Tres historias de hombres que, cansados de alquilar o de sus vidas, decidieron mudarse a veleros anclados en la Costanera. Ventajas y costumbres de esta rareza porteña.
Es una suerte de camino espiritual. De austeridad forzosa y deseada. “Aprendés que con muy poco te alcanza para ser feliz”, dice Javier Maldonado, que no es un buda ni está iluminado por el mensaje del papa Francisco, pero que desde 2011 es una de las pocas personas que eligió vivir en un barco en plena ciudad de Buenos Aires.
Después de divorciarse y vender su departamento, Javier decidió irse al lugar que había amado desde chiquito: el río. Se deshizo de los 3 mil libros que tenía en su biblioteca, de buena parte de su ropa, dejó para siempre la televisión y se vino aquí, a la Costanera Norte, a probar suerte en su velero Pirata II, una embarcación clásica, de origen noruego y de madera: su casa.
======
▶ **CONSIGNA**
Resume en dos oraciones el texto sobre los hombres que viven en veleros en la Costanera.

▶ **BLOQUE DE DATOS**
======
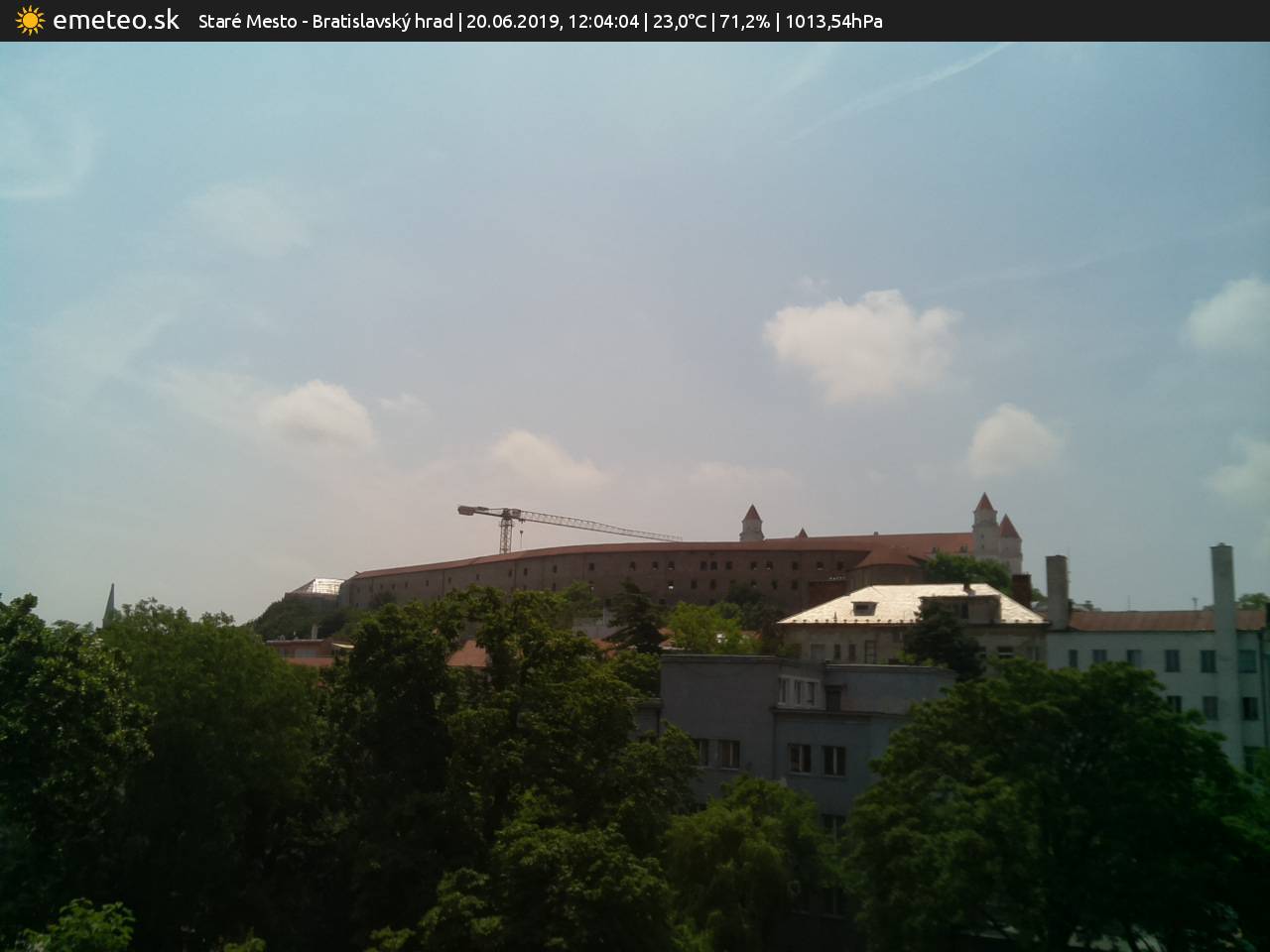 Bratislavský hrad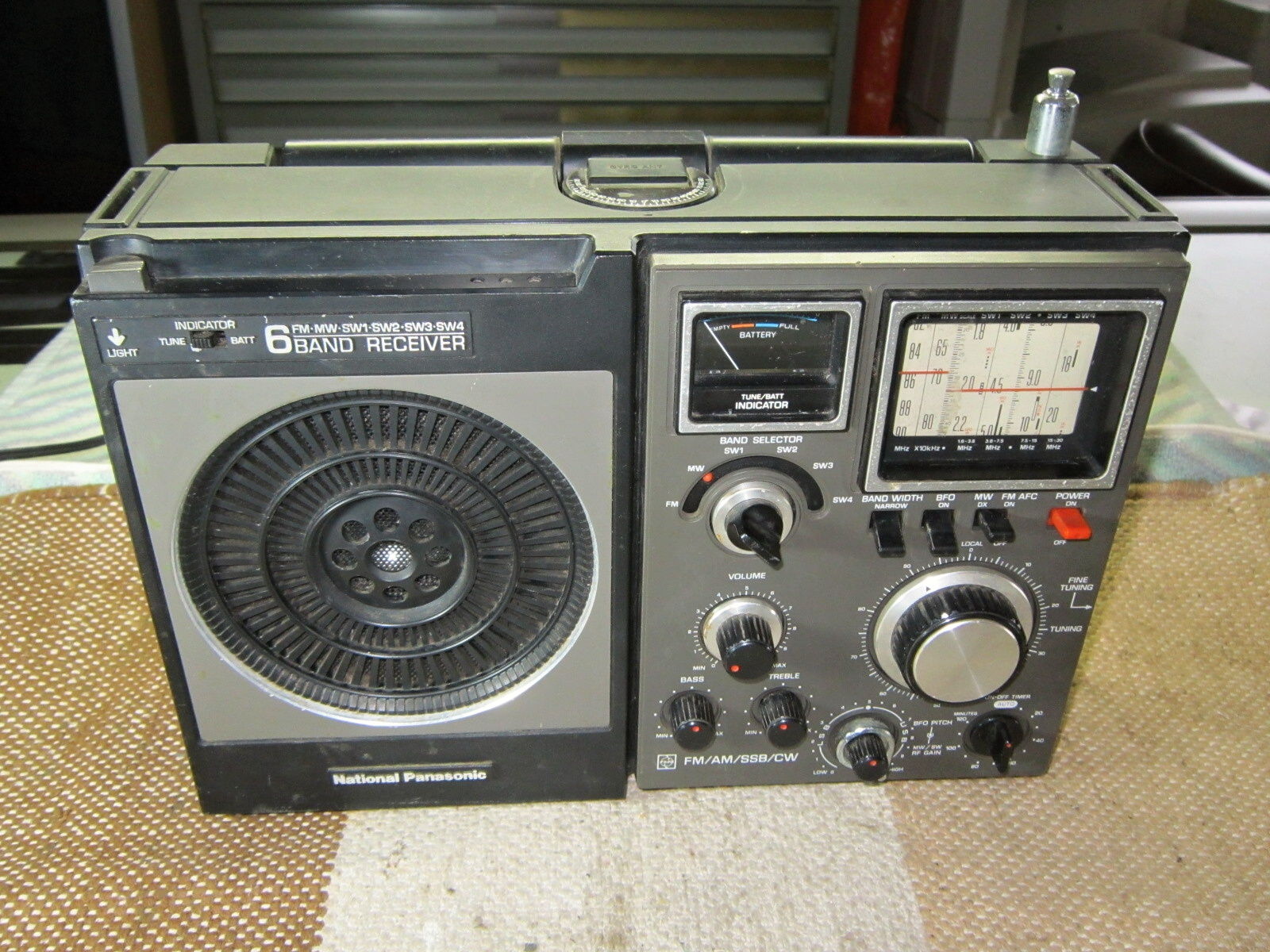 RF-1188をいじる 1 : 田 舎 の 少 年 （jyagonowarashi）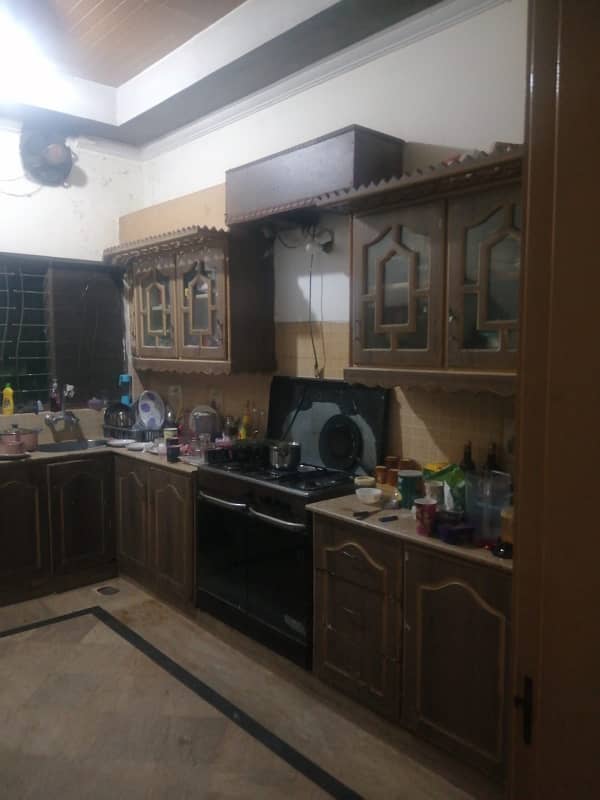 5 Marla lower portion for rent in j3 block Johar town Lahore 1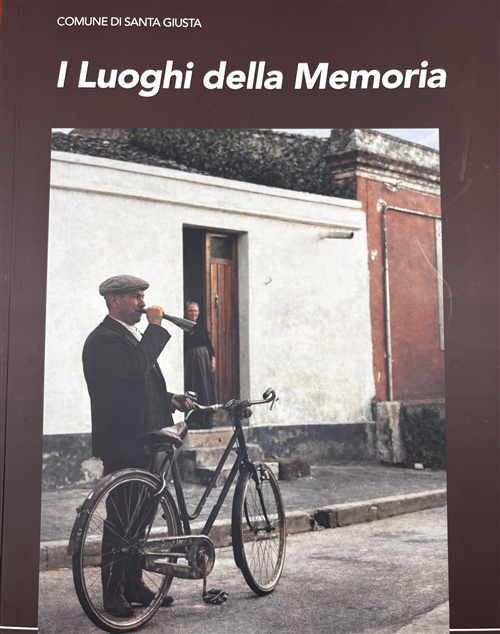 Presentazione del libro I Luoghi della Memoria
======
▶ **RESPUESTA DEL EJERCICIO**
El texto presenta tres historias de hombres que, cansados de alquilar o de sus vidas, se mudaron a veleros anclados en la Costanera de Buenos Aires. Uno de ellos, Javier Maldonado, vive desde 2011 en el Pirata II, un velero clásico de madera y de origen noruego, al que se mudó tras divorciarse, vender su departamento y deshacerse de sus libros, de buena parte de su ropa y de la televisión.